Transcribe the records exactly from the line with "Within the point" to the end, both included.

■ **RECORDS TO PROCESS**:
[BEGIN]
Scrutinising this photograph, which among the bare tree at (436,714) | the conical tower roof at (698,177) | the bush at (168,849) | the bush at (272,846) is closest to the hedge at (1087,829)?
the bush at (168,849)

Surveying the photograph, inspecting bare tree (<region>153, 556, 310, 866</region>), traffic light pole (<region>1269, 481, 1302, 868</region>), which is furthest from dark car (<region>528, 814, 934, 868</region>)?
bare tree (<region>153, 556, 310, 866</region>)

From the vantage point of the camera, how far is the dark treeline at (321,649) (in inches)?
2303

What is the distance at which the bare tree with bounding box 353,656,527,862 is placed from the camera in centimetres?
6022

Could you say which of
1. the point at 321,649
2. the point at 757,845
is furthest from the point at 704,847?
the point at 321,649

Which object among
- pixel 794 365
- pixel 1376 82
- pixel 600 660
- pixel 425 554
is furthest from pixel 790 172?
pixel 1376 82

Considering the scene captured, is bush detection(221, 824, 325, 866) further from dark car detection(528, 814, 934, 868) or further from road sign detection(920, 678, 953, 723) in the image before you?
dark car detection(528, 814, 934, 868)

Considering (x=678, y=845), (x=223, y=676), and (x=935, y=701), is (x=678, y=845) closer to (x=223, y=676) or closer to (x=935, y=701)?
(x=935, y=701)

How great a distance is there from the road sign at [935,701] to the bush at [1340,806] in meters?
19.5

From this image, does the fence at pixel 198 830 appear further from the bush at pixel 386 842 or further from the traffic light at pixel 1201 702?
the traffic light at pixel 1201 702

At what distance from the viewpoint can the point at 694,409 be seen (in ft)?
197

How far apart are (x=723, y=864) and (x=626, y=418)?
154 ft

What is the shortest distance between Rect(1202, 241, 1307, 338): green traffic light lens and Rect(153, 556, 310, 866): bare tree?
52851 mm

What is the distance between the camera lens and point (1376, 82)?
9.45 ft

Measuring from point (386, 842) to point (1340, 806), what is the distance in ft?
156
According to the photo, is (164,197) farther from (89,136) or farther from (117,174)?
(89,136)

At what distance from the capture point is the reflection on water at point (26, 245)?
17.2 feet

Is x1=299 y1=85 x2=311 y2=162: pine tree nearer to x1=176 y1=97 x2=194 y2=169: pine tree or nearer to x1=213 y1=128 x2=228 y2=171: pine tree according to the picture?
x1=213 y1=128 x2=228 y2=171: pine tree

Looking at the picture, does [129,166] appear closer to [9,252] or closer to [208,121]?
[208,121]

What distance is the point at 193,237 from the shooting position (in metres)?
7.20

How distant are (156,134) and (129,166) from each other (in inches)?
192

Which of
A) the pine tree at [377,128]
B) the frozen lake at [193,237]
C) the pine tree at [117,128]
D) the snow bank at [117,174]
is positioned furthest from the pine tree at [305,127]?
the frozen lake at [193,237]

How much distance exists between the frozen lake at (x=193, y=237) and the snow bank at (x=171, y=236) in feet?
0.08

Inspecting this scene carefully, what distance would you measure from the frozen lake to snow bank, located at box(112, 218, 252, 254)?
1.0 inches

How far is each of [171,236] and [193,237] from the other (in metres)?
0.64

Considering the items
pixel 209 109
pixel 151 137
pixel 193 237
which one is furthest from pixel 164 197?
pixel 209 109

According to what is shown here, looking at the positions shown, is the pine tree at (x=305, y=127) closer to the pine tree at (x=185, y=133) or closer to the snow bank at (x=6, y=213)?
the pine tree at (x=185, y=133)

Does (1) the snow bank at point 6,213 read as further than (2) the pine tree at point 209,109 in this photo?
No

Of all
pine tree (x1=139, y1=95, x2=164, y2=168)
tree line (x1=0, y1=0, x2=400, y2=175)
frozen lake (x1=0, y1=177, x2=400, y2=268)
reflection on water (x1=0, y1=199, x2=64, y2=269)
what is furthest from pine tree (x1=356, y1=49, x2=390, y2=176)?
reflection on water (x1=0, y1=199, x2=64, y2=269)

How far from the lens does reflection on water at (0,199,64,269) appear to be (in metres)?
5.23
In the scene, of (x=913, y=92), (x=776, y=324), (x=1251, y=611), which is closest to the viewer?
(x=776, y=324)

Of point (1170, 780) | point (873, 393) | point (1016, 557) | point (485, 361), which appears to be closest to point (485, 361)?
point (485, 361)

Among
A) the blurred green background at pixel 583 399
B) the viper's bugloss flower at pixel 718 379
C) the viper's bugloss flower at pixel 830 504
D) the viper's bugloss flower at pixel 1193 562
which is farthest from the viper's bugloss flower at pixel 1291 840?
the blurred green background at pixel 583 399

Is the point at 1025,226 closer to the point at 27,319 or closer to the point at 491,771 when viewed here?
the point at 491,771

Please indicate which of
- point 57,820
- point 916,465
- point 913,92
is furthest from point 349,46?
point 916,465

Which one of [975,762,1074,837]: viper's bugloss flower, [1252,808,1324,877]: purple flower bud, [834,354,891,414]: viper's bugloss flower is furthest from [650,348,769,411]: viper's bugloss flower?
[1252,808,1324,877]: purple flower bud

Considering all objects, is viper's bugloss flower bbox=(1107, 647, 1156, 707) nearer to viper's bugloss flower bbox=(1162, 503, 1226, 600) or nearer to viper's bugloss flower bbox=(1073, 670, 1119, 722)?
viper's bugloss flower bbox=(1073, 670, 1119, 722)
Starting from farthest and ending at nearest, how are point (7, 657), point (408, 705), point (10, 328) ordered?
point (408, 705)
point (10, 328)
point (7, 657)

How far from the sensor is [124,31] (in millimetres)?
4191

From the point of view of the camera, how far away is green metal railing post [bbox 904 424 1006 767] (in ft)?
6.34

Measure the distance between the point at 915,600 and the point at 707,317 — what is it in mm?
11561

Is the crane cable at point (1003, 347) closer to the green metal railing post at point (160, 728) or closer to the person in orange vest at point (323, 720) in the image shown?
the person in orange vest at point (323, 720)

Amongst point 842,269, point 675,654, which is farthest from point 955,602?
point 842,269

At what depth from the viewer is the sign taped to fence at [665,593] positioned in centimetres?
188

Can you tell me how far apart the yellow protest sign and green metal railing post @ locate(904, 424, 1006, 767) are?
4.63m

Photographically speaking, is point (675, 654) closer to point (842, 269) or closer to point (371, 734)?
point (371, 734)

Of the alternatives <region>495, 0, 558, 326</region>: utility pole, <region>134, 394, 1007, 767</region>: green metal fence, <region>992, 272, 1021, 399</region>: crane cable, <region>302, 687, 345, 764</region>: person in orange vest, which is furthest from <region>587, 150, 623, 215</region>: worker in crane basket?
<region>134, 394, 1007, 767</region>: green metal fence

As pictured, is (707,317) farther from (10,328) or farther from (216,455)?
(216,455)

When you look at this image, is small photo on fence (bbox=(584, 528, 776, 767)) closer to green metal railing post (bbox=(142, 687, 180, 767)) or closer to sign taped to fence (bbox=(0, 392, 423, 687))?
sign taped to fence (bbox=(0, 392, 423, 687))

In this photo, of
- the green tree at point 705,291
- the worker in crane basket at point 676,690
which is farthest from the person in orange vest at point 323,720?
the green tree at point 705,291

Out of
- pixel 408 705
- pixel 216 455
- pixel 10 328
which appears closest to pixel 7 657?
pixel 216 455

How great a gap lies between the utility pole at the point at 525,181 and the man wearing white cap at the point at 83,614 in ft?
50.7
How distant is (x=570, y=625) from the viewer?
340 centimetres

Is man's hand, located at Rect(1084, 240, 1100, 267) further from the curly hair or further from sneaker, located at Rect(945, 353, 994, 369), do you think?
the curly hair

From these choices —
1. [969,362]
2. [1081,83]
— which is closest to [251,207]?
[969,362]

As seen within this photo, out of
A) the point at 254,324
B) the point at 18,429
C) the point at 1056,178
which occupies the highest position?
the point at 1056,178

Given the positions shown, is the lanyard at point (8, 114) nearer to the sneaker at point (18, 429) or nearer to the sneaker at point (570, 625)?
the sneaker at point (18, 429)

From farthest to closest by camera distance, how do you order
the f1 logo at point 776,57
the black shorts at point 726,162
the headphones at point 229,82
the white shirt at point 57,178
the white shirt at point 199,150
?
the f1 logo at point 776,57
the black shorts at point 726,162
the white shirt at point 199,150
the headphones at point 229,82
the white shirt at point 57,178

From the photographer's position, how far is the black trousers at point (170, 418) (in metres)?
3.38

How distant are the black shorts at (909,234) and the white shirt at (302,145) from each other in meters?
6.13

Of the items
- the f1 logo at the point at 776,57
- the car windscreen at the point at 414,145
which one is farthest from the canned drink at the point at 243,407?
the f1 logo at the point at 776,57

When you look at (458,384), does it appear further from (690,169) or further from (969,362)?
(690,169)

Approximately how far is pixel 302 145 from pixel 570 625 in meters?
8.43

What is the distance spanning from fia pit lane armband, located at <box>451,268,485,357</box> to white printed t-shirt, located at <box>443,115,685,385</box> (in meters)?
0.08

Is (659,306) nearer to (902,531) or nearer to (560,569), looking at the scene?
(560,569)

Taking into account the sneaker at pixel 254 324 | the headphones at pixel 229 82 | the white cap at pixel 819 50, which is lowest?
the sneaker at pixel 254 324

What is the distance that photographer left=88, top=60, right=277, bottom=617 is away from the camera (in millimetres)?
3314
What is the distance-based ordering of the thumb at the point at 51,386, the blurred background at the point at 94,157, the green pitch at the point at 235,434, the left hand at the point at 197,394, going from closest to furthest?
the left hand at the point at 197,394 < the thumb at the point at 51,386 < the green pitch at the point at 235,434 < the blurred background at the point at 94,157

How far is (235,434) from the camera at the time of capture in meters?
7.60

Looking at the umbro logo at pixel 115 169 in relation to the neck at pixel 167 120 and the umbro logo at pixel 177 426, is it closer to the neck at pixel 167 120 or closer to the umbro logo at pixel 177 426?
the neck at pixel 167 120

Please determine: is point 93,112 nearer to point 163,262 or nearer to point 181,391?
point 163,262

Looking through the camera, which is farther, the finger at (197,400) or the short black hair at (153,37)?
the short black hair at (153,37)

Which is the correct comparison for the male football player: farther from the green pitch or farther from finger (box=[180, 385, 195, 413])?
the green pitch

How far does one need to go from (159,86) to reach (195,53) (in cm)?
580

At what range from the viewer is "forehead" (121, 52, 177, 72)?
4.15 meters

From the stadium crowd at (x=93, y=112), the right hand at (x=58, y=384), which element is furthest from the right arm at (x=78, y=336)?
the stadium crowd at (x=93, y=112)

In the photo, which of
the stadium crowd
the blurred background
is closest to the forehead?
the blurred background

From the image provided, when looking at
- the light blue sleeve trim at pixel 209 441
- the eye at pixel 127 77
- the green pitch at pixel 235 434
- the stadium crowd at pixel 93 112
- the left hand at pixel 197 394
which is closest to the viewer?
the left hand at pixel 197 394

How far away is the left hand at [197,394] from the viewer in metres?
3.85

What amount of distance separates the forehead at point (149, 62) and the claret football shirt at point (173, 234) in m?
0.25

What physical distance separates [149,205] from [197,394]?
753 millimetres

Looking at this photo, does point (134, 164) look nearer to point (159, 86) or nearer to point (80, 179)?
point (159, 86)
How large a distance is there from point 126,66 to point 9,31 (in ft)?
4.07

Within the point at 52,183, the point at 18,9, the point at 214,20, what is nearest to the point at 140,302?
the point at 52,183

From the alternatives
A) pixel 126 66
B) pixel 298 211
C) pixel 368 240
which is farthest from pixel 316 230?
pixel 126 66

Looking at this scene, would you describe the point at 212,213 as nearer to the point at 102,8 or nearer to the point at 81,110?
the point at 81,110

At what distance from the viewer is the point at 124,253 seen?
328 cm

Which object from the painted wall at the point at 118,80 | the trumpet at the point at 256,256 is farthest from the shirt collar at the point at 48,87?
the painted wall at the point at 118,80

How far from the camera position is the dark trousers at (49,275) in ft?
[END]
■ **WORKED SOLUTION**:
Within the point at 52,183, the point at 18,9, the point at 214,20, what is nearest to the point at 140,302?
the point at 52,183

From the alternatives
A) pixel 126 66
B) pixel 298 211
C) pixel 368 240
which is farthest from pixel 316 230?
pixel 126 66

Looking at this scene, would you describe the point at 212,213 as nearer to the point at 102,8 or nearer to the point at 81,110?
the point at 81,110

At what distance from the viewer is the point at 124,253 seen?
328 cm

Which object from the painted wall at the point at 118,80 | the trumpet at the point at 256,256 is farthest from the shirt collar at the point at 48,87?
the painted wall at the point at 118,80

How far from the camera position is the dark trousers at (49,275) in ft?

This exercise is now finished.